Name Synchronismus mit Assyrien Datierung Anmerkungen
Astuwaramanza - spätes 11. Jahrhundert v. Chr.[1] Maraş 8, unsicher, ob König
Muwatalli I. - frühes 10. Jahrhundert v. Chr.[1] Sohn von Astuwaramanza[1], Maraş 8, unsicher, ob König
Larama I. - ca. 950 v. Chr.[1] Sohn von Muwatalli I.[1]
Muwizi - späteres 10. Jahrhundert v. Chr.[1] Sohn von Larama I.[1]
Halparuntiya I. - früheres 9. Jahrhundert v. Chr.[1] Sohn von Muwizi[1]
Muwatalli II. Mutallu[1], Salmanasser III. 858 v. Chr. Sohn von Halparuntiya I.[1]
Halparuntiya II. Qalparunda, Salmanasser III. 853 v. Chr. Sohn von Muwatalli II.[1]
Larama II. Palalam späteres 9. Jahrhundert v. Chr.[1] Sohn von Halparuntiya II.[1], unter Adad-Nirari III. als Vater von Qalparunda erwähnt
Halparuntiya III. Qalparunda, Adad-nīrārī III. 803/805 bis ca. 800 v. Chr.[1][2] Sohn von Larama II.[1]
Tarḫulara Tukulti-apil-Ešarra III., Sargon II. 743 v. Chr., ca. 711 v. Chr.[1][2]/ 11. palu Beziehung zu Halparuntija unklar, assyrische Quellen
Muwatalli III.[1] Mutallu, Sargon II. ca. 711 v. Chr.[1]/11. palu assyrische Quellen: Sohn Tarhularas, tötet seinen Vater und wird von den Assyrern unterworfen

Wilfried Orthmann schlug auf Grund kunstgeschichtlicher Kriterien ein anderes Schema vor, das den Löwen älter macht.

Einzelnachweise

  1. 1,00 1,01 1,02 1,03 1,04 1,05 1,06 1,07 1,08 1,09 1,10 1,11 1,12 1,13 1,14 1,15 1,16 1,17 1,18 Trevor Bryce: The World of the Neo-Hittite Kingdoms; A Political and Military History.
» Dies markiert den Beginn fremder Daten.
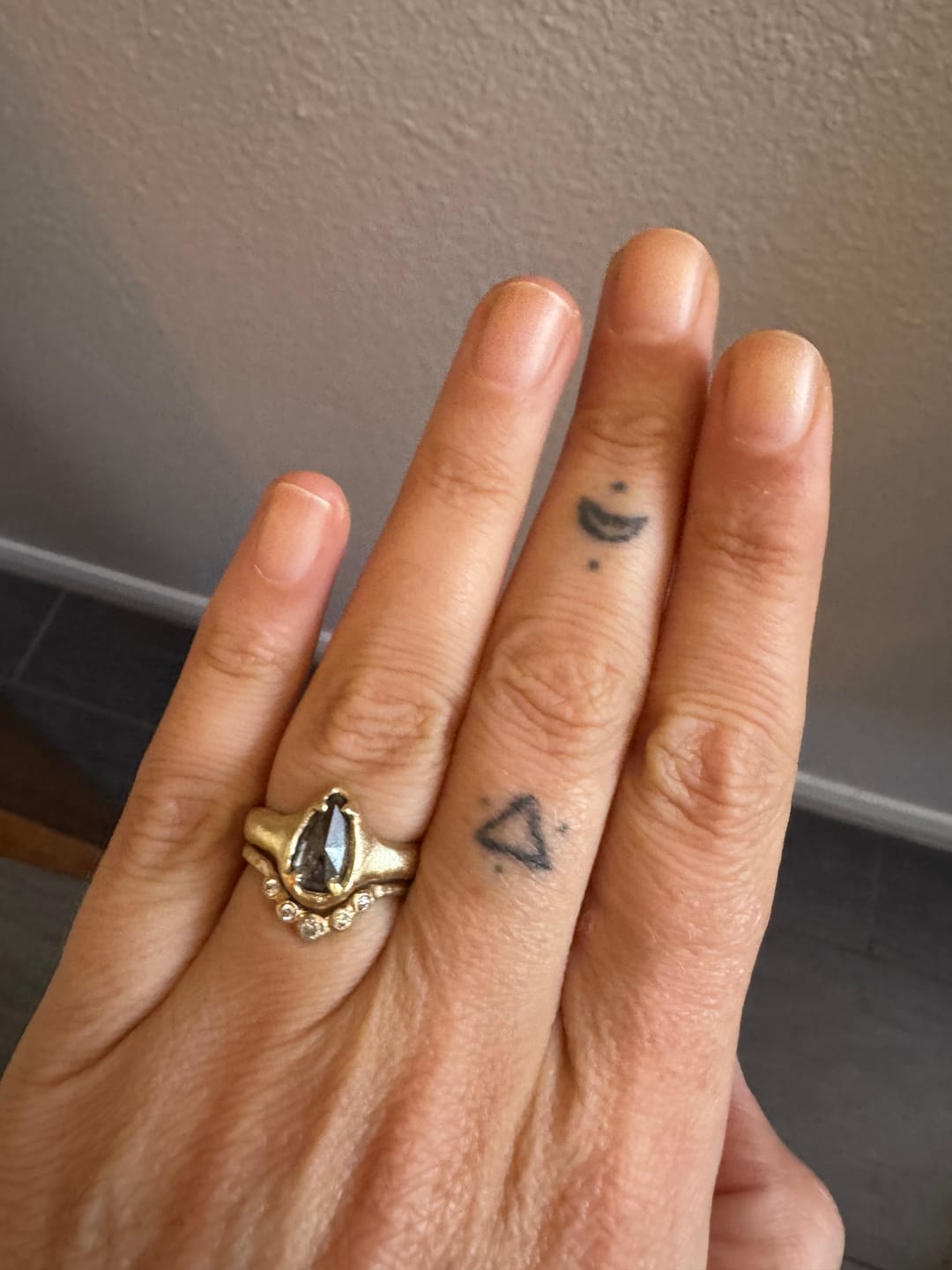 Customer photo review of 1.35 Carat Salt and Pepper Pear Diamond Ring, Hand Carved Boulder Setting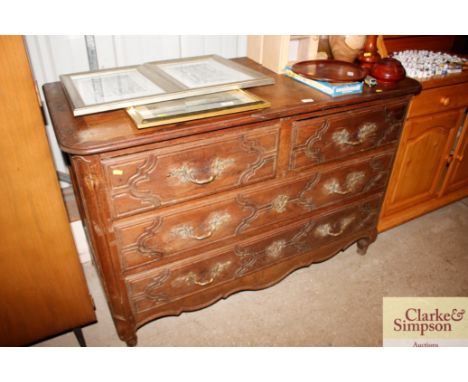 An ornate 19th Century oak French commode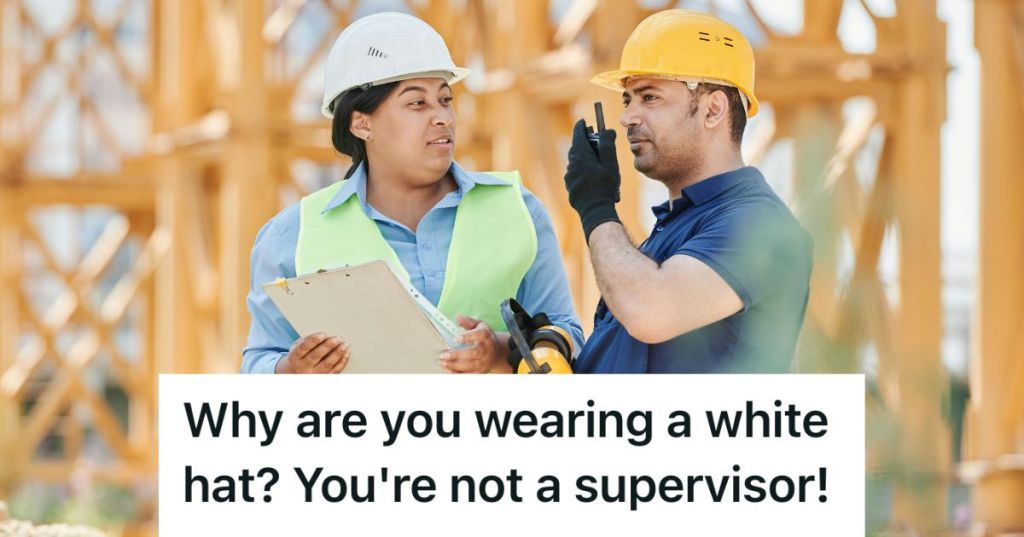 Two people in white and yellow hard hats in a site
Oxford, New York 2012, S. 305.
  2. 2,0 2,1 Christian Marek, Peter Frei: Geschichte Kleinasiens in der Antike. München 2010, S. 803.

Literatur

  • Ekrem Akurgal: Die Kunst der Hethiter. München 1961.
  • John David Hawkins: Cambridge Ancient History Nr. 3, Vol. 1, Cambridge 1982.
  • John David Hawkins: Maraş. In: Dietz Otto Edzard u. a. (Hrsg.): Reallexikon der Assyriologie und Vorderasiatischen Archäologie, Bd. 7. Walter de Gruyter, Berlin / New York 1987–1990, S. 352–353.
  • John David Hawkins: Inscriptions of the Iron Age (= Corpus of the Hieroglyphic Luwian Inscriptions Vol. 1 = Untersuchungen zur indogermanischen Sprach- und Kulturwissenschaft NF 8, 1). Walter de Gruyter, Berlin / New York 2000, ISBN 3-11-010864-X, S. 249–281.
  • Winfried Orthmann: Untersuchungen zur späthethitischen Kunst. Bonn 1981.
  • R. M. Porter: Dating the Neo-Hittite Kinglets of Gurgum/Maraş. In: Anatolica 29 (2003), S. 7–16.
  • Shigeo Yamada: The Manipulative Counting of the Euphrates Crossings in the Later Inscriptions of Shalmaneser III. In: Journal of Cuneiform Studies 50 (1998), S. 87–94.